**Problem details**.
Write out every entry exactly as it appears.

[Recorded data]
** start **
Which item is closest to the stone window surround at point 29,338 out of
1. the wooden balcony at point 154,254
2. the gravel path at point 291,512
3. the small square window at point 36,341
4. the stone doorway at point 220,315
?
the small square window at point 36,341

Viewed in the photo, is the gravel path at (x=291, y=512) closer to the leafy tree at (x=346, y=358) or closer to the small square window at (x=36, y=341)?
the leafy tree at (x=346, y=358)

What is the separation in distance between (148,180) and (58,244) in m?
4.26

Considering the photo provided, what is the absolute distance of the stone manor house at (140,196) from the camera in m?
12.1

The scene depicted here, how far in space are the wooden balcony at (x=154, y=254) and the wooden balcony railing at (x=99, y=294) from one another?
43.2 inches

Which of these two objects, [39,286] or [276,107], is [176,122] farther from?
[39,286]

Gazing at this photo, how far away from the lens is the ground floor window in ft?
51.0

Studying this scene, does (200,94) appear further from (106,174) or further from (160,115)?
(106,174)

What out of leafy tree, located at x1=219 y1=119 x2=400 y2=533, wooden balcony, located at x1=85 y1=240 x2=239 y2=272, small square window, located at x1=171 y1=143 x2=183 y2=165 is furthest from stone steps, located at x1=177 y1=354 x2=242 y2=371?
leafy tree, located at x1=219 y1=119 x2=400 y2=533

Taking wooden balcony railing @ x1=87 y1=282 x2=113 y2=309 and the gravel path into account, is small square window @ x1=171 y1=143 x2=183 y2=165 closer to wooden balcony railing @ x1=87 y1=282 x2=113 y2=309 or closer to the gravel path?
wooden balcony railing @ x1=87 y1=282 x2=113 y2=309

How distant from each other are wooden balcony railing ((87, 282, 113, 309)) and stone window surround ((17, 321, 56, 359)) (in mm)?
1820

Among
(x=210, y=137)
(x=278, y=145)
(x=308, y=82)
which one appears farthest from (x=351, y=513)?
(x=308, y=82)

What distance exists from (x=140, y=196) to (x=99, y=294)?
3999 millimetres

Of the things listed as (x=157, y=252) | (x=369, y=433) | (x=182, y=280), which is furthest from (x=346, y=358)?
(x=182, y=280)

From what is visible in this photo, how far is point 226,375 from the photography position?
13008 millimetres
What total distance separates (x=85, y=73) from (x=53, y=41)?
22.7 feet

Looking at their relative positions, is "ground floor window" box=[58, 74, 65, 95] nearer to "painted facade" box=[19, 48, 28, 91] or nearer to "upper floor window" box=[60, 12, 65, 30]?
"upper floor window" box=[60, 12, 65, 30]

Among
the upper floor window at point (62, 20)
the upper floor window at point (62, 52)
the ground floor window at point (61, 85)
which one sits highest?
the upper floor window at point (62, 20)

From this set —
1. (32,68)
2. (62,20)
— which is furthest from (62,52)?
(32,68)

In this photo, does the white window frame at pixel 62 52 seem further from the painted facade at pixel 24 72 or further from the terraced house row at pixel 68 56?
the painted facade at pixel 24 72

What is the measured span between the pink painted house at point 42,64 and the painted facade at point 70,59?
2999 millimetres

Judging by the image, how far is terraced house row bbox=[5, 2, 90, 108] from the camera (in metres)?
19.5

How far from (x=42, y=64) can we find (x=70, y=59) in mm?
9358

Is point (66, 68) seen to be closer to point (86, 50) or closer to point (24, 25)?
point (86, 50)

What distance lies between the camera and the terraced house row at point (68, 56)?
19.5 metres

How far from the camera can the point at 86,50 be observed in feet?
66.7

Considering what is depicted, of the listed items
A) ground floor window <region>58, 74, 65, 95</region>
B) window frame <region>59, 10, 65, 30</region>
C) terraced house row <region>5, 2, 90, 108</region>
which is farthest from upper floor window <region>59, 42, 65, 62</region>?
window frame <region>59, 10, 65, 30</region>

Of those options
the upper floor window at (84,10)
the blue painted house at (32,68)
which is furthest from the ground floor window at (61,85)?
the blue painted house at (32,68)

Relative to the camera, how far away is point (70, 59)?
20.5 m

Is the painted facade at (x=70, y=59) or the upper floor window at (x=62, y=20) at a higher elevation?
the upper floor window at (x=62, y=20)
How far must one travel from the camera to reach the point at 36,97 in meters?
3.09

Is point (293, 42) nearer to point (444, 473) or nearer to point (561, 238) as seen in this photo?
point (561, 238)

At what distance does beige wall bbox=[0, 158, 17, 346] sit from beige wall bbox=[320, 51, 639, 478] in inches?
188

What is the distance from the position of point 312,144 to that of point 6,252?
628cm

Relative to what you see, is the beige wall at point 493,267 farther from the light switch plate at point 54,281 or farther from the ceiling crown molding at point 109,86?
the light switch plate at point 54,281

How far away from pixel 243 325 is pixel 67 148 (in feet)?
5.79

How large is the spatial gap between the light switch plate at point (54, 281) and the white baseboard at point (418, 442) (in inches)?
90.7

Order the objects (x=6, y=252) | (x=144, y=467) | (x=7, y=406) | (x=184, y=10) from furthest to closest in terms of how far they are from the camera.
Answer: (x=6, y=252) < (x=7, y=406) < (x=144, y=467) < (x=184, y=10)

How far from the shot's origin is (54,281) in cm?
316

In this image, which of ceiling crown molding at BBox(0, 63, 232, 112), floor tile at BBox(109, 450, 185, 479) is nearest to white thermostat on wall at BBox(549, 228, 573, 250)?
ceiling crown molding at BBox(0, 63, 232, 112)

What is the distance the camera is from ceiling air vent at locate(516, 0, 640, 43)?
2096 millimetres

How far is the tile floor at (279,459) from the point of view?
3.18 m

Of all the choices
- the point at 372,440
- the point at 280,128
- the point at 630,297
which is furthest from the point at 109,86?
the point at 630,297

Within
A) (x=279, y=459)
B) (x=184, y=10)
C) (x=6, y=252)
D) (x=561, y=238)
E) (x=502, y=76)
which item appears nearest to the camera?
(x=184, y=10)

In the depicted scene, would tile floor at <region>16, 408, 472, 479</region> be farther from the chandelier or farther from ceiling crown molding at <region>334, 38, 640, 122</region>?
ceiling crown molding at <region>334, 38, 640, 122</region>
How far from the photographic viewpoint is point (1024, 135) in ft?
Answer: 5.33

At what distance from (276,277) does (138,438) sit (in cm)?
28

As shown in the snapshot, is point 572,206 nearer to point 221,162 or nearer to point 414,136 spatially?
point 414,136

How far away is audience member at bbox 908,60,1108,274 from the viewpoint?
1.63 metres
** end **
**Solution for this exercise**.
Which item is closest to the stone window surround at point 29,338 out of
1. the wooden balcony at point 154,254
2. the gravel path at point 291,512
3. the small square window at point 36,341
4. the stone doorway at point 220,315
?
the small square window at point 36,341

Viewed in the photo, is the gravel path at (x=291, y=512) closer to the leafy tree at (x=346, y=358) or closer to the small square window at (x=36, y=341)?
the leafy tree at (x=346, y=358)

What is the separation in distance between (148,180) and (58,244) in m?
4.26

Considering the photo provided, what is the absolute distance of the stone manor house at (140,196) from the camera in m?
12.1

The scene depicted here, how far in space are the wooden balcony at (x=154, y=254) and the wooden balcony railing at (x=99, y=294) from one another?
43.2 inches

Which of these two objects, [39,286] or [276,107], is [176,122] farther from?
[39,286]

Gazing at this photo, how far away from the lens is the ground floor window in ft?
51.0

Studying this scene, does (200,94) appear further from (106,174) or further from (160,115)?
(106,174)

What out of leafy tree, located at x1=219 y1=119 x2=400 y2=533, wooden balcony, located at x1=85 y1=240 x2=239 y2=272, small square window, located at x1=171 y1=143 x2=183 y2=165 is furthest from stone steps, located at x1=177 y1=354 x2=242 y2=371?
leafy tree, located at x1=219 y1=119 x2=400 y2=533

Taking wooden balcony railing @ x1=87 y1=282 x2=113 y2=309 and the gravel path into account, is small square window @ x1=171 y1=143 x2=183 y2=165 closer to wooden balcony railing @ x1=87 y1=282 x2=113 y2=309 or closer to the gravel path?
wooden balcony railing @ x1=87 y1=282 x2=113 y2=309

How distant from each other are wooden balcony railing ((87, 282, 113, 309)) and stone window surround ((17, 321, 56, 359)) (in mm)?
1820

Among
(x=210, y=137)
(x=278, y=145)
(x=308, y=82)
which one appears farthest from (x=351, y=513)?
(x=308, y=82)

What distance exists from (x=140, y=196) to (x=99, y=294)?
3999 millimetres

Of the things listed as (x=157, y=252) | (x=369, y=433) | (x=182, y=280), which is furthest from (x=346, y=358)?
(x=182, y=280)

From what is visible in this photo, how far is point 226,375 from the photography position?
13008 millimetres
What total distance separates (x=85, y=73) from (x=53, y=41)?
22.7 feet

Looking at their relative positions, is "ground floor window" box=[58, 74, 65, 95] nearer to "painted facade" box=[19, 48, 28, 91] or nearer to "upper floor window" box=[60, 12, 65, 30]?
"upper floor window" box=[60, 12, 65, 30]

Among
the upper floor window at point (62, 20)
the upper floor window at point (62, 52)
the ground floor window at point (61, 85)
which one sits highest?
the upper floor window at point (62, 20)

From this set —
1. (32,68)
2. (62,20)
— which is furthest from (62,52)?
(32,68)

In this photo, does the white window frame at pixel 62 52 seem further from the painted facade at pixel 24 72 or further from the terraced house row at pixel 68 56?
the painted facade at pixel 24 72

What is the measured span between the pink painted house at point 42,64 and the painted facade at point 70,59?
2999 millimetres

Judging by the image, how far is terraced house row bbox=[5, 2, 90, 108] from the camera (in metres)?
19.5

How far from (x=42, y=64) can we find (x=70, y=59) in mm?
9358

Is point (66, 68) seen to be closer to point (86, 50) or closer to point (24, 25)?
point (86, 50)

What distance lies between the camera and the terraced house row at point (68, 56)?
19.5 metres

How far from the camera can the point at 86,50 be observed in feet?
66.7

Considering what is depicted, of the listed items
A) ground floor window <region>58, 74, 65, 95</region>
B) window frame <region>59, 10, 65, 30</region>
C) terraced house row <region>5, 2, 90, 108</region>
which is farthest from upper floor window <region>59, 42, 65, 62</region>?
window frame <region>59, 10, 65, 30</region>

Of those options
the upper floor window at (84,10)
the blue painted house at (32,68)
which is furthest from the ground floor window at (61,85)?
the blue painted house at (32,68)

Relative to the camera, how far away is point (70, 59)?
20.5 m

Is the painted facade at (x=70, y=59) or the upper floor window at (x=62, y=20) at a higher elevation?
the upper floor window at (x=62, y=20)
How far must one travel from the camera to reach the point at 36,97 in meters?
3.09

Is point (293, 42) nearer to point (444, 473) or nearer to point (561, 238) as seen in this photo?
point (561, 238)

At what distance does beige wall bbox=[0, 158, 17, 346] sit from beige wall bbox=[320, 51, 639, 478] in inches?
188

What is the distance from the position of point 312,144 to that of point 6,252?
628cm

Relative to what you see, is the beige wall at point 493,267 farther from the light switch plate at point 54,281 or farther from the ceiling crown molding at point 109,86?
the light switch plate at point 54,281

How far away from pixel 243 325 is pixel 67 148 (in feet)?
5.79

How large is the spatial gap between the light switch plate at point (54, 281) and the white baseboard at point (418, 442) (in inches)?
90.7

Order the objects (x=6, y=252) | (x=144, y=467) | (x=7, y=406) | (x=184, y=10) from furthest to closest in terms of how far they are from the camera.
Answer: (x=6, y=252) < (x=7, y=406) < (x=144, y=467) < (x=184, y=10)

How far from the shot's origin is (54,281) in cm?
316

In this image, which of ceiling crown molding at BBox(0, 63, 232, 112), floor tile at BBox(109, 450, 185, 479) is nearest to white thermostat on wall at BBox(549, 228, 573, 250)?
ceiling crown molding at BBox(0, 63, 232, 112)

What is the distance the camera is from ceiling air vent at locate(516, 0, 640, 43)?
2096 millimetres

How far is the tile floor at (279,459) from the point of view?
3.18 m

Of all the choices
- the point at 372,440
- the point at 280,128
- the point at 630,297
which is furthest from the point at 109,86?
the point at 630,297

Within
A) (x=279, y=459)
B) (x=184, y=10)
C) (x=6, y=252)
D) (x=561, y=238)
E) (x=502, y=76)
which item appears nearest to the camera?
(x=184, y=10)

In the depicted scene, would tile floor at <region>16, 408, 472, 479</region> be farther from the chandelier or farther from ceiling crown molding at <region>334, 38, 640, 122</region>?
ceiling crown molding at <region>334, 38, 640, 122</region>
How far from the photographic viewpoint is point (1024, 135) in ft?
Answer: 5.33

At what distance from (276,277) does (138,438) sit (in cm)?
28

As shown in the snapshot, is point 572,206 nearer to point 221,162 or nearer to point 414,136 spatially?
point 414,136

How far away is audience member at bbox 908,60,1108,274 from the viewpoint?
1.63 metres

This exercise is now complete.